- WHAT IS REQUIRED -
Render every line of the listing below as a numbered list, skipping blank lines and leaving out the pictures.

(Rows of spatial question data)
begin
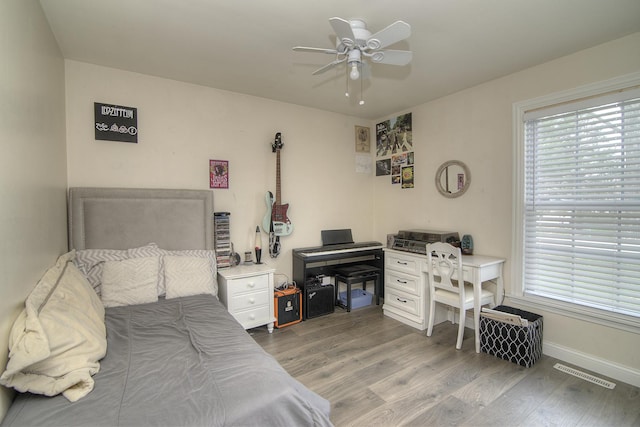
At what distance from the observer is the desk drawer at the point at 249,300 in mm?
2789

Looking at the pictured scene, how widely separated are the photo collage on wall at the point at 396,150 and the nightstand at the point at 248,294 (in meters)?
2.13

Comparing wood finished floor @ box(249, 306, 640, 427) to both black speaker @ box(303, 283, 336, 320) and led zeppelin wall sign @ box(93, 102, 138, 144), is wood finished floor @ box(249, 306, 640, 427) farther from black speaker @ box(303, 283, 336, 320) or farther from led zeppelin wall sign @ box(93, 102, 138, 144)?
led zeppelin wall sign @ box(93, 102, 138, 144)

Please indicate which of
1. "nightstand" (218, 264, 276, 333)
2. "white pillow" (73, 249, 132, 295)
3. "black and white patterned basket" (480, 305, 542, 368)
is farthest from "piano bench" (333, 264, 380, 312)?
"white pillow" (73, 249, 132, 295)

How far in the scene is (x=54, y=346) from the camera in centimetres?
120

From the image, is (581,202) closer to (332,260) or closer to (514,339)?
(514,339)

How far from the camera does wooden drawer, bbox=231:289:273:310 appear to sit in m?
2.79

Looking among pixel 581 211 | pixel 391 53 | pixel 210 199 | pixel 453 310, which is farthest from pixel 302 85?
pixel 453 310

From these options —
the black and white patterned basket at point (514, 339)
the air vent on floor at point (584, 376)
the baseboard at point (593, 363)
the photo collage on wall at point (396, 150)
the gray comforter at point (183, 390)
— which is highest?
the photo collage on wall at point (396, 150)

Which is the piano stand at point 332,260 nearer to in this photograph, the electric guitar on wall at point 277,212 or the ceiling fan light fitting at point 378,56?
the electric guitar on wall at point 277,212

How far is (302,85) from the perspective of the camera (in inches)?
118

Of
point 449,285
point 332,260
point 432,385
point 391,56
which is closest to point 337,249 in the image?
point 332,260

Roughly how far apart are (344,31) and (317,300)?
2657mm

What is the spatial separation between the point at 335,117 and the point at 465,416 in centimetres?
end
- RESPONSE TO THE EXERCISE -
1. At what distance from the observer is the desk drawer at the point at 249,300 in mm?
2. 2789
3. Looking at the pictured scene, how widely separated are the photo collage on wall at the point at 396,150 and the nightstand at the point at 248,294 (in meters)?
4. 2.13
5. Comparing wood finished floor @ box(249, 306, 640, 427) to both black speaker @ box(303, 283, 336, 320) and led zeppelin wall sign @ box(93, 102, 138, 144), is wood finished floor @ box(249, 306, 640, 427) farther from black speaker @ box(303, 283, 336, 320) or farther from led zeppelin wall sign @ box(93, 102, 138, 144)?
6. led zeppelin wall sign @ box(93, 102, 138, 144)
7. Please indicate which of
8. 1. "nightstand" (218, 264, 276, 333)
9. 2. "white pillow" (73, 249, 132, 295)
10. 3. "black and white patterned basket" (480, 305, 542, 368)
11. is farthest from "piano bench" (333, 264, 380, 312)?
12. "white pillow" (73, 249, 132, 295)
13. How far in the scene is (x=54, y=346) from the camera in centimetres?
14. 120
15. From the image, is (581,202) closer to (332,260) or closer to (514,339)?
16. (514,339)
17. How far from the camera does wooden drawer, bbox=231:289:273:310 appear to sit in m?
18. 2.79
19. Looking among pixel 581 211 | pixel 391 53 | pixel 210 199 | pixel 453 310, which is farthest from pixel 302 85?
20. pixel 453 310
21. From these options —
22. the black and white patterned basket at point (514, 339)
23. the air vent on floor at point (584, 376)
24. the baseboard at point (593, 363)
25. the photo collage on wall at point (396, 150)
26. the gray comforter at point (183, 390)
27. — which is highest?
28. the photo collage on wall at point (396, 150)
29. Which is the piano stand at point 332,260 nearer to in this photograph, the electric guitar on wall at point 277,212 or the ceiling fan light fitting at point 378,56?
30. the electric guitar on wall at point 277,212
31. How far is (302,85) from the perspective of the camera (in inches)?
32. 118
33. Of
34. point 449,285
35. point 332,260
36. point 432,385
37. point 391,56
38. which is closest to point 337,249 in the image?
39. point 332,260
40. Roughly how far apart are (344,31) and (317,300)?
41. 2657mm
42. What is the spatial separation between the point at 335,117 and the point at 465,416 in centimetres?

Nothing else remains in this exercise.